* **Try it**
Could every line of the data be copied out once more, exactly?
=== Section Start ===
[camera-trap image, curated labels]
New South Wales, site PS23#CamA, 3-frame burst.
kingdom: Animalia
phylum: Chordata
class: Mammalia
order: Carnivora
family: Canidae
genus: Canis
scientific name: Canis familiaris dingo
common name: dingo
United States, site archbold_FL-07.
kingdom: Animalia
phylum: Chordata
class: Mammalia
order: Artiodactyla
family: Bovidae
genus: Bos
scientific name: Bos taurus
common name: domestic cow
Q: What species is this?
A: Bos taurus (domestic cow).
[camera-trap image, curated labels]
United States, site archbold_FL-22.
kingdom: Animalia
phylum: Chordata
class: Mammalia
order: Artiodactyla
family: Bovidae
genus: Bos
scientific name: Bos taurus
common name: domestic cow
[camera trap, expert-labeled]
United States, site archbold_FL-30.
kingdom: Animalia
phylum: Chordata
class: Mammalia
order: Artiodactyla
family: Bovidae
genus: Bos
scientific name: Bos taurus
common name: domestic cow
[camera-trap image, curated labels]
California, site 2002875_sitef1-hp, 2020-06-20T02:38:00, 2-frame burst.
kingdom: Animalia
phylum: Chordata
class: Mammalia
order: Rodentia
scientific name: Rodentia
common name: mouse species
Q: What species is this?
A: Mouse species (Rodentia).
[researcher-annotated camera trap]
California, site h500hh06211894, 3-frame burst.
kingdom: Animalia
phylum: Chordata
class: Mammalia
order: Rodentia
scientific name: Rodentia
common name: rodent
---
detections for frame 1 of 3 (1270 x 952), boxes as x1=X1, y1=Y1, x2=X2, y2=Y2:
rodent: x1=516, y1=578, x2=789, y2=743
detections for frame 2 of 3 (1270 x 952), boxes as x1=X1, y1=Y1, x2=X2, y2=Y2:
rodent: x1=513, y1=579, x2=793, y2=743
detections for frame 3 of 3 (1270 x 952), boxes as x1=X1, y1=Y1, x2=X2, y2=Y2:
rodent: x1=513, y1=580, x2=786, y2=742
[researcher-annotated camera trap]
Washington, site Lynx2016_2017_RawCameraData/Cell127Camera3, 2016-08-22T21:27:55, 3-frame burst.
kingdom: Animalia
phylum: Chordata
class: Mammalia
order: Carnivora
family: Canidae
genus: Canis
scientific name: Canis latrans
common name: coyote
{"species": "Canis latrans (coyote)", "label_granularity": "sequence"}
=== Section End ===
* **Task output**
[camera-trap image, curated labels]
New South Wales, site PS23#CamA, 3-frame burst.
kingdom: Animalia
phylum: Chordata
class: Mammalia
order: Carnivora
family: Canidae
genus: Canis
scientific name: Canis familiaris dingo
common name: dingo
United States, site archbold_FL-07.
kingdom: Animalia
phylum: Chordata
class: Mammalia
order: Artiodactyla
family: Bovidae
genus: Bos
scientific name: Bos taurus
common name: domestic cow
Q: What species is this?
A: Bos taurus (domestic cow).
[camera-trap image, curated labels]
United States, site archbold_FL-22.
kingdom: Animalia
phylum: Chordata
class: Mammalia
order: Artiodactyla
family: Bovidae
genus: Bos
scientific name: Bos taurus
common name: domestic cow
[camera trap, expert-labeled]
United States, site archbold_FL-30.
kingdom: Animalia
phylum: Chordata
class: Mammalia
order: Artiodactyla
family: Bovidae
genus: Bos
scientific name: Bos taurus
common name: domestic cow
[camera-trap image, curated labels]
California, site 2002875_sitef1-hp, 2020-06-20T02:38:00, 2-frame burst.
kingdom: Animalia
phylum: Chordata
class: Mammalia
order: Rodentia
scientific name: Rodentia
common name: mouse species
Q: What species is this?
A: Mouse species (Rodentia).
[researcher-annotated camera trap]
California, site h500hh06211894, 3-frame burst.
kingdom: Animalia
phylum: Chordata
class: Mammalia
order: Rodentia
scientific name: Rodentia
common name: rodent
---
detections for frame 1 of 3 (1270 x 952), boxes as x1=X1, y1=Y1, x2=X2, y2=Y2:
rodent: x1=516, y1=578, x2=789, y2=743
detections for frame 2 of 3 (1270 x 952), boxes as x1=X1, y1=Y1, x2=X2, y2=Y2:
rodent: x1=513, y1=579, x2=793, y2=743
detections for frame 3 of 3 (1270 x 952), boxes as x1=X1, y1=Y1, x2=X2, y2=Y2:
rodent: x1=513, y1=580, x2=786, y2=742
[researcher-annotated camera trap]
Washington, site Lynx2016_2017_RawCameraData/Cell127Camera3, 2016-08-22T21:27:55, 3-frame burst.
kingdom: Animalia
phylum: Chordata
class: Mammalia
order: Carnivora
family: Canidae
genus: Canis
scientific name: Canis latrans
common name: coyote
{"species": "Canis latrans (coyote)", "label_granularity": "sequence"}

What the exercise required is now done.